I have access to the Danish Erhvervsstyrelsen’s api for enterprise data (CVR information from virk.dk).
I know how to connect to the api, but I don’ know how to go from the very nested json-data to an R data frame.
Here’s my code:
# Library
library(httr)
# Connecting
url <- GET("http://distribution.virk.dk/cvr-permanent/virksomhed/_search",
authenticate("user_name",
"password"))
# Checking if the connection was succesfull (it is)
url$status_code
[1] 200
From here I have tried some different stuff. Again I know nothing about this api stuff, I just need the data for my analysis.
# Trying the jsonlite package
url_char <- rawToChar(url$content)
json_data<- fromJSON(url_char)
json_data
$took
[1] 14
$timed_out
[1] FALSE
$`_shards`
$`_shards`$total
[1] 6
$`_shards`$successful
[1] 6
$`_shards`$skipped
[1] 0
$`_shards`$failed
[1] 0
$hits
$hits$total
[1] 2115475
$hits$max_score
[1] 1
$hits$hits
# Trying to make it into a data.frame
data_raw <- do.call("rbind",
lapply(json_data, as.data.frame))
Error in rbind(deparse.level, ...) :
antal argumentkolonner svarer ikke overens
I think that it doesn’t work might be because my data is more nested.
Another method I’ve tried:
# Extracting in json
cont_raw <- content(url)
# Unlisting
data_raw <- enframe(unlist(cont_raw))
# How many cols?
rgx_split <- "\."
n_cols_max <- data_raw %>%
pull(name) %>%
str_split(rgx_split) %>%
map_dbl(~length(.)) %>%
max()
n_cols_max
[1] 11
# Separating
nms_sep <- paste0("name", 1:n_cols_max)
data_sep <- data_raw %>%
separate(name,
into = nms_sep,
sep = rgx_split,
fill = "right")
And this is when I noticed that I only get 10 enterprises (“cvr-numbers”). I am expecting thousands, maybe even more than 100.000.
I noticed in my cont_raw
that the list hits
has a list hits
and this list has 10 lists.
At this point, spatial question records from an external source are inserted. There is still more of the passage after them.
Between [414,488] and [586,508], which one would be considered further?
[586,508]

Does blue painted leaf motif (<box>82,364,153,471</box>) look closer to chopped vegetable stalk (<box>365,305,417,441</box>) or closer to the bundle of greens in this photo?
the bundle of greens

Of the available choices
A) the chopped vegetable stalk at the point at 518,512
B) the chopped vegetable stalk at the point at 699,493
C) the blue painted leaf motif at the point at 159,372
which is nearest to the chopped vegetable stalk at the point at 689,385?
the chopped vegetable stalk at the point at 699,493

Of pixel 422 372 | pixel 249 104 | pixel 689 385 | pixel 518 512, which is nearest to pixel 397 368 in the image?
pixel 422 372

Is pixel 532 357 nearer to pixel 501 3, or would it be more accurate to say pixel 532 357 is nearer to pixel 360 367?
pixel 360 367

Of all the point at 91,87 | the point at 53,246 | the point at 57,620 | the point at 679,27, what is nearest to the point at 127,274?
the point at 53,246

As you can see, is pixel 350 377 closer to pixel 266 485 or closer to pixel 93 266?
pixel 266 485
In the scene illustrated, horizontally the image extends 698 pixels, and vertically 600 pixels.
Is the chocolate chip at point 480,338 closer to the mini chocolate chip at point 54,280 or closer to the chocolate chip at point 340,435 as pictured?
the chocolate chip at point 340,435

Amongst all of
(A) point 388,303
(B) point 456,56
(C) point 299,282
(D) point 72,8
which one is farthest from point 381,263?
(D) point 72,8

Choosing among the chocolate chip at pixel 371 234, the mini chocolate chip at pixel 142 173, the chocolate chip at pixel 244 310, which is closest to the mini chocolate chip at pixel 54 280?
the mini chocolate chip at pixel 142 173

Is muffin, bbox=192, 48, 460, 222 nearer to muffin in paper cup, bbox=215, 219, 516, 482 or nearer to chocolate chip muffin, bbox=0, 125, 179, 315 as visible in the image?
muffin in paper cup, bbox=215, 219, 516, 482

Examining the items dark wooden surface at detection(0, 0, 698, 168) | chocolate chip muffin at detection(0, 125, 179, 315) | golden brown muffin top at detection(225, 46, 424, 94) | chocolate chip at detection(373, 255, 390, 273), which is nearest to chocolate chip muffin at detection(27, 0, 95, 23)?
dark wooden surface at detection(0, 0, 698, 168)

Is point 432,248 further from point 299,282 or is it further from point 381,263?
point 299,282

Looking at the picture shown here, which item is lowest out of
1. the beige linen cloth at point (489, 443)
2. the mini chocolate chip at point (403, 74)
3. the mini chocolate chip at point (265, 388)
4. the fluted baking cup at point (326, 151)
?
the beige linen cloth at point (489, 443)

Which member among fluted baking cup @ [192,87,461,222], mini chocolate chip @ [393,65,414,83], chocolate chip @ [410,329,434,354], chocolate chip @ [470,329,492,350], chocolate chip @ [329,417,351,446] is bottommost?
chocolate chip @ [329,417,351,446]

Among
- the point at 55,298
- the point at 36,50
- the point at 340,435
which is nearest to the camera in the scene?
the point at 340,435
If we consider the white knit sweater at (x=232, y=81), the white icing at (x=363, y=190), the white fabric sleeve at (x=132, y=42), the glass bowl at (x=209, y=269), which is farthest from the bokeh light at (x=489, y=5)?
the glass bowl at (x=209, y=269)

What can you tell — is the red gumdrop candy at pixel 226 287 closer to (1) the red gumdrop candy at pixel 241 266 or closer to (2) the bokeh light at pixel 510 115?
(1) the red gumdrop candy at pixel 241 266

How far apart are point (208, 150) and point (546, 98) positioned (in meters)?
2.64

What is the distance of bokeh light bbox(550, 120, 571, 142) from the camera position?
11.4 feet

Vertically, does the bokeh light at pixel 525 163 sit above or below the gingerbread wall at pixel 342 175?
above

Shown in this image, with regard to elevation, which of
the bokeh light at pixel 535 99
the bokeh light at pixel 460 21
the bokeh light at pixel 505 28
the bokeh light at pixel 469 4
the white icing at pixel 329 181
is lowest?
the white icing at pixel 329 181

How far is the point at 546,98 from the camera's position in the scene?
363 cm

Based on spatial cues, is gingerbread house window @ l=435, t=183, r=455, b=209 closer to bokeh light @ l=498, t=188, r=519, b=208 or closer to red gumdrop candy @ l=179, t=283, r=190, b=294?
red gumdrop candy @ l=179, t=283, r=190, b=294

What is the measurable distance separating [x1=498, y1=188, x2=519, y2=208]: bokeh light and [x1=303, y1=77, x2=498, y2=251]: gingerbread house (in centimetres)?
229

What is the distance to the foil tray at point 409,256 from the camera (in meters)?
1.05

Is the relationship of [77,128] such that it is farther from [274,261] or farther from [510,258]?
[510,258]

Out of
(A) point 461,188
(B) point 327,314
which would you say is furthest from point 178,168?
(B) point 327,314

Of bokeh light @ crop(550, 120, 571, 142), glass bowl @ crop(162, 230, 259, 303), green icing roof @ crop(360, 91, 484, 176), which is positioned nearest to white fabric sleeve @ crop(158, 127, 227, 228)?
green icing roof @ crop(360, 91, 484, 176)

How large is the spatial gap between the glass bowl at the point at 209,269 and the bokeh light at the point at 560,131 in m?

Each one a list of 5. Inside each of the 10 elements of cont_raw$hits$hits
there is a list called _source
. This is a list of 1, and it has the list Vrvirksomhed
(virksomhed means enterprise in Danish). The Vrvirksomhed
list is a list of 44. Some of these elements are lists too, but not all.
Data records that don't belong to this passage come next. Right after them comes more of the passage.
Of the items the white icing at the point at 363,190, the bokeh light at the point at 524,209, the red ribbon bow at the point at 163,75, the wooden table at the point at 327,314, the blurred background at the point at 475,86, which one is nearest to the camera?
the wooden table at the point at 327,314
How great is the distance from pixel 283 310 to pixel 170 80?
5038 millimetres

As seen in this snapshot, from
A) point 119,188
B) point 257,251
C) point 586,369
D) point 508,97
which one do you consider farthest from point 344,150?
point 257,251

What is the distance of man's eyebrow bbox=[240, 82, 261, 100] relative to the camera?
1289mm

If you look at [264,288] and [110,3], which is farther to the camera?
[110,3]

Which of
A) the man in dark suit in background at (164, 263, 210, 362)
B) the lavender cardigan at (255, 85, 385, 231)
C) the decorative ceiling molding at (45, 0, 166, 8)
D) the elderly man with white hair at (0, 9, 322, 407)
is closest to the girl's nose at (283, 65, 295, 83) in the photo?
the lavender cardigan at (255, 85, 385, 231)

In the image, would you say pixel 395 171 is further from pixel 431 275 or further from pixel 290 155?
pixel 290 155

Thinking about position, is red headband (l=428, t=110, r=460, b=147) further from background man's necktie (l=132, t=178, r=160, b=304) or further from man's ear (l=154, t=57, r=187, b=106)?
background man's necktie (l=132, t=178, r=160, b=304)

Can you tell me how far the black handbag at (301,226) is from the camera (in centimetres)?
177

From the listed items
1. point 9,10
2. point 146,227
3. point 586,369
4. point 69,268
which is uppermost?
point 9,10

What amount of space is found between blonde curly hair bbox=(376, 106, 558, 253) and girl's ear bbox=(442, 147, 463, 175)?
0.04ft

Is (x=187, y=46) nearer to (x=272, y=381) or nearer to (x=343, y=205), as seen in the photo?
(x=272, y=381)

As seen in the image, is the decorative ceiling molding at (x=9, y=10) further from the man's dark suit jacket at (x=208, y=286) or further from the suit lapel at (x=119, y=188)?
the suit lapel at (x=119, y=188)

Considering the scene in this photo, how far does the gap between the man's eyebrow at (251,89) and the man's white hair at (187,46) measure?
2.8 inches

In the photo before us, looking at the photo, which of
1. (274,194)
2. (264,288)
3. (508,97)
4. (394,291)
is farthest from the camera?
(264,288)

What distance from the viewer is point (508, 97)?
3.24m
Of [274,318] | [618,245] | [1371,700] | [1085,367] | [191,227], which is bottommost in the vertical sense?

It seems like the cont_raw
consist of the the data for those 10 enterprises (the first 10 lists = one for each of the enterprises).
This is where I am very confused since I have access to all of the data.
I have also tried rrapply
with melt
, and it gives me the same as cont_raw
, just not as long.
I am sorry if I’m not clear, please let me know if you need more info to help me out.